I had an allogeneic bone marrow transplant to cure aplastic anemia. 30+ years
ago, before they'd isolated stem cells. While methods and tech have _greatly
improved_ since, transplants are still an ass kicking.

One common side effect is graft versus host disease. It really, really sucks.

I've known many other patients. One good friend has had two transplants.
Pretty much all of us did it as a last resort.

Ankylosing spondylitis sounds terrible. I can't imagine.

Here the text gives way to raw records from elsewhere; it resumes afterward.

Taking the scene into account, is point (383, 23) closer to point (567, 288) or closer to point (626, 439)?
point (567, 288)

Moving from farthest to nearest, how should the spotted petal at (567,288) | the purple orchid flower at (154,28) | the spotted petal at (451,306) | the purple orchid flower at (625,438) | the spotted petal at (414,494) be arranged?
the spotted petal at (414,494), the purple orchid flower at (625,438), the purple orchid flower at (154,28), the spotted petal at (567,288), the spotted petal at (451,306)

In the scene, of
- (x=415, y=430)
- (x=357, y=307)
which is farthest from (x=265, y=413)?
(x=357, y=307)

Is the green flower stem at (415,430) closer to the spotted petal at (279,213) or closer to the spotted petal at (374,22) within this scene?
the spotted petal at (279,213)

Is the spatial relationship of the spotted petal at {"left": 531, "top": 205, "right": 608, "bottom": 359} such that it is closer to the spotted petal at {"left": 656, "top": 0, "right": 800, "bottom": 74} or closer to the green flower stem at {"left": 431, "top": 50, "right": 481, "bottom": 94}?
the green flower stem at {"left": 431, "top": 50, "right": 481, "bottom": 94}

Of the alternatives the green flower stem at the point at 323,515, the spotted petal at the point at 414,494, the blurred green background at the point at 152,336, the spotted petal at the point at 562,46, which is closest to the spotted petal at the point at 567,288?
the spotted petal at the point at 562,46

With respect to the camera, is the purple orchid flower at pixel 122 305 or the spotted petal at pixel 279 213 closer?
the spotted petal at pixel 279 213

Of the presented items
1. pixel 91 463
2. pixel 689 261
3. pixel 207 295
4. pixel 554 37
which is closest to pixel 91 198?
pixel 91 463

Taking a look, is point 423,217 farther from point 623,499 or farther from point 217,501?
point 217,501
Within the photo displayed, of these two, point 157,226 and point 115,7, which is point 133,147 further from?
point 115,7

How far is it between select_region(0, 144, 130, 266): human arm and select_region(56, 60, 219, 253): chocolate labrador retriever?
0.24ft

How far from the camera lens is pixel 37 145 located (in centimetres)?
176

As for diet & nutrition, I've gotten great benefit from following Dr Terry
Wahls protocol.

Godspeed.

------
salimmadjd
There are early evidence from USC medical school that fasting regenerates new
immune cells from stem cells [0] and some early evidence that it can reduce
the impact of some autoimmune diseases like MS [1].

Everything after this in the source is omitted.